Se, ai sensi del bando, la “qualità architettonica dell’idea progettuale” ha costituito l’elemento di forza dei progetti premiati, le declinazioni socio-religiose più interessanti emergono forse dai quattro progetti “menzionati”. L’intervento progettato da Luigi Leoni, uno dei protagonisti dell’architettura di chiese degli ultimi decenni, è quello che più pone in evidenza lo snodo tra architettura liturgica (e quindi confessionale) e coesione sociale (necessariamente interreligiosa, in Palestina): la cappella cattolica sulla Grotta del Latte a Betlemme (progettata con Chiara Rovati) resterà certamente un punto di riferimento nella rinnovata topografia religiosa di Terra Santa. Spostandosi in Italia e ragionando sul contributo delle chiese cattoliche alla promozione civile, è stato premiato il complesso parrocchiale Santa Maria di Nazareth di San Cataldo (Cl), progettato da Giuseppe di Vita: in tale caso, è stata riconosciuta la capacità di declinare l’attenzione liturgica con la sensibilità sociale, espressi in un contesto in cui la chiesa può proporsi come riferimento credibile e autorevole per la coesione sociale del quartiere. Anche l’opera presentata da Fabio Alfano, la cappella Maria Donna di Pace, è stata riconosciuta meritevole di menzione, per la cura dell’inserimento ambientale del luogo di culto all’interno di un complesso destinato ad attività sociali: la cappella fa infatti parte del Borgo della Pace di Villafrati (Pa), centro di spiritualità e accoglienza per ragazzi a rischio, indigenti ed extracomunitari, e va ad affiancarsi a spazi per riflessione, apprendimento, accoglienza e incontro sostanzialmente autocostruiti e finanziati dalla solidarietà internazionale. In ambito islamico, è stato menzionato il progetto di moschea per Telagh, commissionato dalla locale comunità musulmana all’architetto italiano Giovanni Ingallinera.

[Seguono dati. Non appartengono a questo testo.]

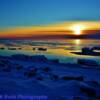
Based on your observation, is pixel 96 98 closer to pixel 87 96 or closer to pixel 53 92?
pixel 87 96

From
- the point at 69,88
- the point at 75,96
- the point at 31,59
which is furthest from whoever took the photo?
the point at 31,59

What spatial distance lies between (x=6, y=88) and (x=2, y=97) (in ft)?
2.22

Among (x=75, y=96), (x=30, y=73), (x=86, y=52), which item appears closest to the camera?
(x=75, y=96)

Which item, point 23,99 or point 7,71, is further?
point 7,71

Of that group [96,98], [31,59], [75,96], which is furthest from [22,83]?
[31,59]

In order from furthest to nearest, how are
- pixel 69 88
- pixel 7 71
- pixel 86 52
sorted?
pixel 86 52
pixel 7 71
pixel 69 88

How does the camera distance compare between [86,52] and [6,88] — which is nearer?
[6,88]

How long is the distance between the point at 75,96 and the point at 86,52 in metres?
15.6

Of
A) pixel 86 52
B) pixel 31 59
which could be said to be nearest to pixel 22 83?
pixel 31 59

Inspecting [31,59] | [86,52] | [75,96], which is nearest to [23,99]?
[75,96]

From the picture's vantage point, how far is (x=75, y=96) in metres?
5.60

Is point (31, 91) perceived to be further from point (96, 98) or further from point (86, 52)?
point (86, 52)

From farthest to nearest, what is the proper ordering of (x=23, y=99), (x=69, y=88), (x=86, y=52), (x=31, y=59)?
(x=86, y=52)
(x=31, y=59)
(x=69, y=88)
(x=23, y=99)

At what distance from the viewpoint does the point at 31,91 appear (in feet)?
19.0
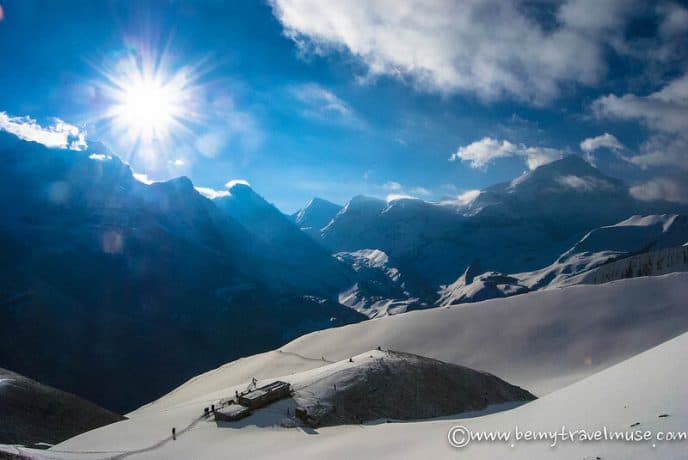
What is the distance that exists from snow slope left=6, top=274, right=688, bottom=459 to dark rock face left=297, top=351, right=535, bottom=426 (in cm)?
263

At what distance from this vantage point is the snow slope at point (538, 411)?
12438 millimetres

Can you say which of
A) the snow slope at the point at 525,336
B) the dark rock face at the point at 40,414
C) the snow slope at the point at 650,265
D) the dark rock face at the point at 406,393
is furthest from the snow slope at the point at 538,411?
the snow slope at the point at 650,265

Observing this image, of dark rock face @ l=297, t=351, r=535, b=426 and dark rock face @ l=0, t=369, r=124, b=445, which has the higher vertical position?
dark rock face @ l=0, t=369, r=124, b=445

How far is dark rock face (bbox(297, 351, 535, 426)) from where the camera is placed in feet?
107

La giuria ha poi attribuito una menzione speciale al lavoro di Matilde Cassani (Spiritual devices: sacred spaces in profane buildings): pur non trattandosi di un’architettura specifica, ma di un ragionamento su allestimenti temporanei e attrezzature per adibire al culto spazi secolari, è stata apprezzata la capacità di analisi della studiosa, arricchita da una visione progettuale e positiva di situazioni di emergenza o di degrado. Tale tipo di ricerca emerge, per qualità e intensità, all’interno del panorama dei progetti presentati.

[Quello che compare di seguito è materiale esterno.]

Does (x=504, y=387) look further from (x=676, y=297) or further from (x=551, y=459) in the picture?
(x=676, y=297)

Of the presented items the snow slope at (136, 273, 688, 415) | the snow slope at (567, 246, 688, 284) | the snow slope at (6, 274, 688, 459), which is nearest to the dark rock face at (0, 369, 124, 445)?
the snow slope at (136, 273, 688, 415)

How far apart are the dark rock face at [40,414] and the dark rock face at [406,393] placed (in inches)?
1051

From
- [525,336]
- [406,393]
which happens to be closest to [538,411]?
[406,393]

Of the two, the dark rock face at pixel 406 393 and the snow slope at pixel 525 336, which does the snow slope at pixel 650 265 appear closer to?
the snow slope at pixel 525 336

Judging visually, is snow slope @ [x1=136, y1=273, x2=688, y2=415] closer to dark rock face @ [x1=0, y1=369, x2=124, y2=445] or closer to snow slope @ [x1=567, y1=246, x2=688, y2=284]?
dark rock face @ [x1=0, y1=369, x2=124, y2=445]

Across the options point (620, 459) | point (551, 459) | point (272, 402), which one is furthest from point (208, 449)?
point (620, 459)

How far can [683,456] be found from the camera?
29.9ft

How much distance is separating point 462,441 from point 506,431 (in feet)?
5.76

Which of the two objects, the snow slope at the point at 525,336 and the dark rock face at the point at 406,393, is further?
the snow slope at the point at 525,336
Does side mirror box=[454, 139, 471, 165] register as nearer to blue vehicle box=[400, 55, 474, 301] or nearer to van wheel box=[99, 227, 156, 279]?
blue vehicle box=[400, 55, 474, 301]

Infine, il premio per il partecipante iscritto agli Ordini architetti siciliani, bandito dalla Consulta Regionale degli Ordini degli Architetti PPC di Sicilia, è stato assegnato al gruppo di Giuseppe Pellitteri, Dario Riccobono, Vincenzo Venezia, Enzo La Scalia, Salvatore Interbartolo, Francesco Di Maio, Alessia Riccobono, progettisti del complesso parrocchiale di San Gregorio ad Agrigento.
La premiazione dei vincitori e la mostra dei progetti sono state presentate la sera del 15 giugno 2013 nel quadro del Terzo Meeting Internazionale “Architects meet in Selinunte_L’architettura che verrà”, organizzato da AIAC (Associazione Italiana di Architettura e Critica) e presS/Tfactory.
Certamente il tema proposto, con lungimiranza, dagli organizzatori del Premio sarà all’ordine del giorno nei prossimi decenni, e saranno necessarie iniziative di formazione, approfondimento e riflessione rivolte sia agli amministratori del territorio, sia ai progettisti, per i quali – tra l’altro – si apriranno interessanti ambiti di attività professionale, non appena le diverse religioni vedranno riconosciuto e attuato il proprio diritto a fruire di spazi di culto appositamente progettati per ogni culto e per ogni luogo, intesi anche come contributi originali alla ricerca di qualità urbana e paesaggistica.